**Gegebener Textauszug**.
# MOV-Dateien bearbeiten



## Kyrodust (11. Februar 2004)

Hi Leute!

Ich will bei einem Video im "*.mov" Format bearbeiten. Und zwar, nur die ersten Sekunden wegschneiden. Kann mir jemand ein Programm nennen, das auch nicht zu schwer zu handhaben ist.

cu Alu


----------



## schmitzowitsch (11. Februar 2004)

hmm

die Pro-Version von Quicktime kann movs bearbeiten und zwar ganz einfach innerhalb des Films per  STRG-X


----------



## The-God (11. Februar 2004)

Versuchs mit After Effects damit geht sowas ohne Probleme.


----------



## goela (11. Februar 2004)

Habe mich mal umgeschaut ob man nicht mit Kanonen (AfterEffects, Quicktime Pro etc.) auf Spatzen schiessen muss.
Leider habe ich kein kleines Tool gefunden, mit dem Du Quicktime-Movies bearbeiten kannst. VirtualDub kann leider kein QT.

Aber bevor Du After Effects (AE) verwenden willst empfehle ich Dir Premiere. Dies ist ein Videoschnittprogramm, welches einfach zu Handhaben ist als AE.


----------

**Datensätze**.
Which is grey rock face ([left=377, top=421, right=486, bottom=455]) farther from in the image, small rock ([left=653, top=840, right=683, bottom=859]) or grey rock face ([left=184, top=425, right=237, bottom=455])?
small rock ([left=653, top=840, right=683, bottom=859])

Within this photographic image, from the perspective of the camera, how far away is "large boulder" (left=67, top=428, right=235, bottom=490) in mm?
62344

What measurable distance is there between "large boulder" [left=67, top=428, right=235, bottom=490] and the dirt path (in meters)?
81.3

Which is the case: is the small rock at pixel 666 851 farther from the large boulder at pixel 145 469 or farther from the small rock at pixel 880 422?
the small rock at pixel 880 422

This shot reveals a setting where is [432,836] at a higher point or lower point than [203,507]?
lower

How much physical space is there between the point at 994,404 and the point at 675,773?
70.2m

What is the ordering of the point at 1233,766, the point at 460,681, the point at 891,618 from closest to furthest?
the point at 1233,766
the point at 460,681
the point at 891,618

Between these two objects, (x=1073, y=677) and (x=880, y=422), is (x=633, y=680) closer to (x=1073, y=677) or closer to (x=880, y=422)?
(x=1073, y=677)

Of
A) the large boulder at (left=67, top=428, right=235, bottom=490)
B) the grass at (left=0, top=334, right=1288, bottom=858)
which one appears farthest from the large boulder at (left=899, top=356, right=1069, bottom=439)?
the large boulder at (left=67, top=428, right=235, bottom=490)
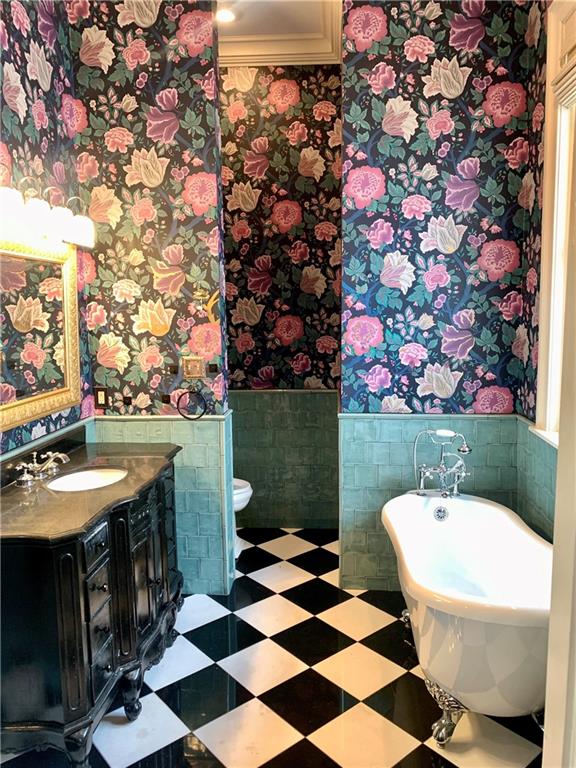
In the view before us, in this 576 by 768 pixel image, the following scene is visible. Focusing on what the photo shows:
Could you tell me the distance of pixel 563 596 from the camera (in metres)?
0.80

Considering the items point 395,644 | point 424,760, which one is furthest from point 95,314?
point 424,760

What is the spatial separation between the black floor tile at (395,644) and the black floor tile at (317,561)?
26.3 inches

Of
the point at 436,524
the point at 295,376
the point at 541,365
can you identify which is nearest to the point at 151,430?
the point at 295,376

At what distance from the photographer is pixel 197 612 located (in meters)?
2.81

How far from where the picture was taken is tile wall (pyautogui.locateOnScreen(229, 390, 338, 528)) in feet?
12.6

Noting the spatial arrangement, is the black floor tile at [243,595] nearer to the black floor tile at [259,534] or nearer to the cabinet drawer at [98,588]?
the black floor tile at [259,534]

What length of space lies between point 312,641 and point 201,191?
87.7 inches

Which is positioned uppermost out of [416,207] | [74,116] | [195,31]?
[195,31]

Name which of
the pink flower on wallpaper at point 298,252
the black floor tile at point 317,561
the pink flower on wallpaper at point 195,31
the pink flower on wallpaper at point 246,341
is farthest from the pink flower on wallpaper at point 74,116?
the black floor tile at point 317,561

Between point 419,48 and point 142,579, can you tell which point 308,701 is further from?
point 419,48

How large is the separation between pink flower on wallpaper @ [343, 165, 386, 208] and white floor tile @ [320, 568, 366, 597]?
202 cm

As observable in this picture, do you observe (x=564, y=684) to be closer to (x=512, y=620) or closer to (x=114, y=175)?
(x=512, y=620)

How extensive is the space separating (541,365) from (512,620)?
1.26 meters

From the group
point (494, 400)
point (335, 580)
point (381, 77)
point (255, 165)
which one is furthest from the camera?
point (255, 165)
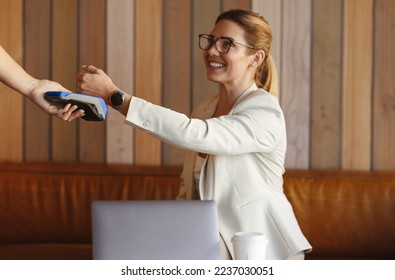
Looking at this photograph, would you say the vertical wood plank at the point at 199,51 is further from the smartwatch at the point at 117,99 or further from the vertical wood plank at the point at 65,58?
the smartwatch at the point at 117,99

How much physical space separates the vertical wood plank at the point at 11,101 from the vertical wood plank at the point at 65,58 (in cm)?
19

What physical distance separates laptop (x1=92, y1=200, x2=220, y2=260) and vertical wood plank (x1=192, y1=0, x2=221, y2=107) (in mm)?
1792

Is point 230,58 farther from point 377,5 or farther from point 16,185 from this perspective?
point 16,185

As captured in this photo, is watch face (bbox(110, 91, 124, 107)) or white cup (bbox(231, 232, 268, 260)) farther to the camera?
watch face (bbox(110, 91, 124, 107))

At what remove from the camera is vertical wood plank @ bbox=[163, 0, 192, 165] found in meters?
3.46

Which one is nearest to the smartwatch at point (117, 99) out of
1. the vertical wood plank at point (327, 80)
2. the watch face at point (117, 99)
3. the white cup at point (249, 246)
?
the watch face at point (117, 99)

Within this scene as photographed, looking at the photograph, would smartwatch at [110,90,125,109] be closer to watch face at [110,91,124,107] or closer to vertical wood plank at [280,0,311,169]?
watch face at [110,91,124,107]

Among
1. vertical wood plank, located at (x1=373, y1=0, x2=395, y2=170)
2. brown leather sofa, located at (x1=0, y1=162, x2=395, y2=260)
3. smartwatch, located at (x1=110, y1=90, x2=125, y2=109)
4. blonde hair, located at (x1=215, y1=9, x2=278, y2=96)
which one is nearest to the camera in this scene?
smartwatch, located at (x1=110, y1=90, x2=125, y2=109)

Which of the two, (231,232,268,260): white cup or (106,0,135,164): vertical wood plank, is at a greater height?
(106,0,135,164): vertical wood plank

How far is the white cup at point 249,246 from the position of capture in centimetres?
151

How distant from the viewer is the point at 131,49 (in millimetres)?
3514

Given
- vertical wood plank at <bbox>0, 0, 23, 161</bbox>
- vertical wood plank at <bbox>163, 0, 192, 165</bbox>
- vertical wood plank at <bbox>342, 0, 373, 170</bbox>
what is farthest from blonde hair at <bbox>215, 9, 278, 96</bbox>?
vertical wood plank at <bbox>0, 0, 23, 161</bbox>

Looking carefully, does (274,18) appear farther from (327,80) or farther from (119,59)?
(119,59)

**Zu erledigen**.
**a.** Überarbeite einen Abschnitt des Forumsverlaufs zu MOV-Dateien: Beginne bei den Worten "## Kyrodust (11." und höre nach "zu handhaben ist." auf, wobei "Programm" durch "Werkzeug" ersetzt wird.
**b.** Welche Benutzernamen stehen im Forumsverlauf zu MOV-Dateien über den einzelnen Beiträgen?

**Lösungen je Aufgabe**.
**a.**
## Kyrodust (11. Februar 2004)

Hi Leute!

Ich will bei einem Video im "*.mov" Format bearbeiten. Und zwar, nur die ersten Sekunden wegschneiden. Kann mir jemand ein Werkzeug nennen, das auch nicht zu schwer zu handhaben ist.

**b.**
- Kyrodust
- schmitzowitsch
- The-God
- goela